Alexander Motyl: Russia’s Drift toward Fascism

1868.jpgThe Rutgers political science professor Alexander Motyl has an interesting but not subtle op/ed in the Kyiv Post today arguing not only that Russia is quickly drifting toward becoming a fascist state, but that there is little anyone can do about it. Containment is the only feasible policy response, he argues, and says that countries like France and Germany must urgently recognize that Russia today is not democratic, and that this authoritarian mass model could have a dangerous contagion effect in neighboring countries. Motyl also points out the weaknesses of fascism: “Leadership cults only work as long as the founding leaders are still vigorous. When supreme leaders falter — as they inevitably do — or leave the scene, successor elites engage in cutthroat competition to assume the mantle of authority. As they weaken the regime’s foundations and expose the system as brittle, the state’s image as a Leviathan worthy of official and popular veneration crumbles. The next two years will be especially difficult for Russia, as it copes with a genuinely post-Putin political system or with a seemingly post-Putin system still run by Putin.

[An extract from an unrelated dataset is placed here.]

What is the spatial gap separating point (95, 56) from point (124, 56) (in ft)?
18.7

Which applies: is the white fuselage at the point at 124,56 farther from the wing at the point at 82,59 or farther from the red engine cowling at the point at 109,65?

Humiliation is a weak foundation on which to build state and leader legitimacy. Although Russians currently want the reassuring guidance of a “vozhd” (chief), sooner or later they will cease feeling humiliated. When that happens, as it surely will (once their prosperity and exposure to the world and its blandishment increases), they will eventually abandon humiliation for more satisfactory forms of self-identification. ” I am yet to be convinced that rising prosperity is in any way tied to the emergence of stronger popular pro-democracy movements.